The workshop, however, aims to demonstrate in practical terms how Artificial Intelligence can be used to streamline prototyping and the range of complex tasks involved in product development.
Starting with the use of Claude Code and related tools, the workshop aims to give the audience a hands-on experience of the practical benefits of using AI in this field.
Marco Mazzaglia
Holding a Master’s degree in Computer Science (Specialised Programming Languages and Artificial Intelligence), Marco Mazzaglia has built a robust career in mass-market video game development, contributing to over 30 B2C titles for PC and consoles since the sixth hardware generation. He has worked with leading Italian studios such as Milestone, Memorable Games (MixedBag), and 34BigThings, gaining deep expertise in international consumer market dynamics. Today, he serves as Business Developer and Video Game Evangelist at Tiny Bull Studios, managing strategic projects like the narrative adventure The Lonesome Guild for publisher DON’T NOD, alongside B2B initiatives such as Foodland. This industrial expertise forms the foundation of his academic work as Adjunct Professor in “Game Design and Game Thinking” at the Politecnico di Torino, where he trains future engineers on professional production processes.
1:00 pm
Break
Lunch Break
2.00 pm
Talk
From Retrieval to Coverage: Rethinking RAG for the Long Tail
The zero to one phase of an AI startup is where most projects quietly fail. Not because the models are weak, but because the problem is wrong, the scope is off, the team is misbuilt, and execution drifts away from real customer value.

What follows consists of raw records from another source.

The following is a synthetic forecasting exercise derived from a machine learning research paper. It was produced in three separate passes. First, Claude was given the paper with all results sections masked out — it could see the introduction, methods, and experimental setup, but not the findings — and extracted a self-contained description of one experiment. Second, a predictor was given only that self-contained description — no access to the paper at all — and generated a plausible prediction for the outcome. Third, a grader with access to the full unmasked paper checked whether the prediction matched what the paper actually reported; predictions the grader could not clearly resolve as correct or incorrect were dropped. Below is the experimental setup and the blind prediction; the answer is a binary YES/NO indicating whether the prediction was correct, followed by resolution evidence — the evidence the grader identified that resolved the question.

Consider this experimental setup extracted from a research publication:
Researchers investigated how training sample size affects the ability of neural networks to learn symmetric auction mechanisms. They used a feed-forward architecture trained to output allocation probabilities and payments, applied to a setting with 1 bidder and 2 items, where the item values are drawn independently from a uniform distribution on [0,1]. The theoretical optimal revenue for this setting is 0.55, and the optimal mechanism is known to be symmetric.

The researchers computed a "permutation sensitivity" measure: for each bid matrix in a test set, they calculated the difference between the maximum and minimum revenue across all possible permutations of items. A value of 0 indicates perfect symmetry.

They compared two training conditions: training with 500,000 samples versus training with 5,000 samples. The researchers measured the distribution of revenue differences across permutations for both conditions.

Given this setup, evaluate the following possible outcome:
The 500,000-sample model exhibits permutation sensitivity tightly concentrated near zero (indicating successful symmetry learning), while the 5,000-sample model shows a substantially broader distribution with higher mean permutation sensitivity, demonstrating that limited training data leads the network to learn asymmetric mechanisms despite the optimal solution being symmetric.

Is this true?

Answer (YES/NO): YES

This talk presents a practical zero to one playbook for developers and technical leaders who want to move from builder to founder in the AI era. It connects three elements that are usually treated separately: early product execution, early team design, and what investors actually fund at pre seed and seed stage.

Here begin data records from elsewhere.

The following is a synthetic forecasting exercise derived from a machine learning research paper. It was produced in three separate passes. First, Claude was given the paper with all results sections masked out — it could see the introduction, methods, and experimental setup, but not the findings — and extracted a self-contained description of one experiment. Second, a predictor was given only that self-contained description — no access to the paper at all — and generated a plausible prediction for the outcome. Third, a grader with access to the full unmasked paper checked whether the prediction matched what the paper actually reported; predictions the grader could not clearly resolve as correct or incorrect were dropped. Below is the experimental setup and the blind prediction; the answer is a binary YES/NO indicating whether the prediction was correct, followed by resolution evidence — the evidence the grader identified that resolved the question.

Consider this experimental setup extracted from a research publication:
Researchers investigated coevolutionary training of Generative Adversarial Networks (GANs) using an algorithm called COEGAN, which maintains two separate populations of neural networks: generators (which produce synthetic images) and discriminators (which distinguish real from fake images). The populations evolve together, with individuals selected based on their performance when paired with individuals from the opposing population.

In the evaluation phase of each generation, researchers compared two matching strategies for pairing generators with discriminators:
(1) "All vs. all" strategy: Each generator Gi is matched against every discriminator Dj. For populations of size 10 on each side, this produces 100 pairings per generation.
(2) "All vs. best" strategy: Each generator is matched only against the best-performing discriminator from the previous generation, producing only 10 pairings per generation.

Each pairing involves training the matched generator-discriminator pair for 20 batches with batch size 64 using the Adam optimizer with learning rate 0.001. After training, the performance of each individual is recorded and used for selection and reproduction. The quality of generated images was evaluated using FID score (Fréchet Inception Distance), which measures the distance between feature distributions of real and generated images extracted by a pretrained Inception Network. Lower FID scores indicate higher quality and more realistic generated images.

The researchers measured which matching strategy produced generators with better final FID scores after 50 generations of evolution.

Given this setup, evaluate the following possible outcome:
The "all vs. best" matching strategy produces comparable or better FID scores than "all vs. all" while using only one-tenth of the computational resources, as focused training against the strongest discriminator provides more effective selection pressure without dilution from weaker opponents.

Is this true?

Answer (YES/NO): NO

You will learn how to choose a problem customers will pay to solve, how to turn AI capabilities into a real product wedge instead of a demo, how to run tight design partner loops, how to structure a two to four person early team, which roles to delay, and which concrete signals make investors back early technical teams. The session also highlights common early stage failure patterns, including overengineering, premature scaling, and misaligned hires.
Sina Famouri
Sina Famouri is the CTO and co-founder of Luxia and an adjunct professor at the Open Institute of Technology (OPIT). His work spans both academia and industry, with a focus on building AI systems for real-world applications.
He began his career in machine learning research during a period when classical methods dominated, and has since worked across the evolution of the field—from early deep learning approaches to modern AI systems. His background includes AI in medicine and computer vision for medical imaging, along with experience in building practical, production-ready solutions.
He brings a broad perspective on AI, combining strong theoretical foundations with hands-on experience in developing systems that operate in complex, real-world environments.
2.50 pm
Talk
Beyond Vibe Coding: Architecting the Future of Mobile Apps with AI Agents
The definition of “Mobile Engineering” is shifting. As we enter the Agentic Era, the bottleneck is no longer writing syntax – it’s architecture, governance, and verification.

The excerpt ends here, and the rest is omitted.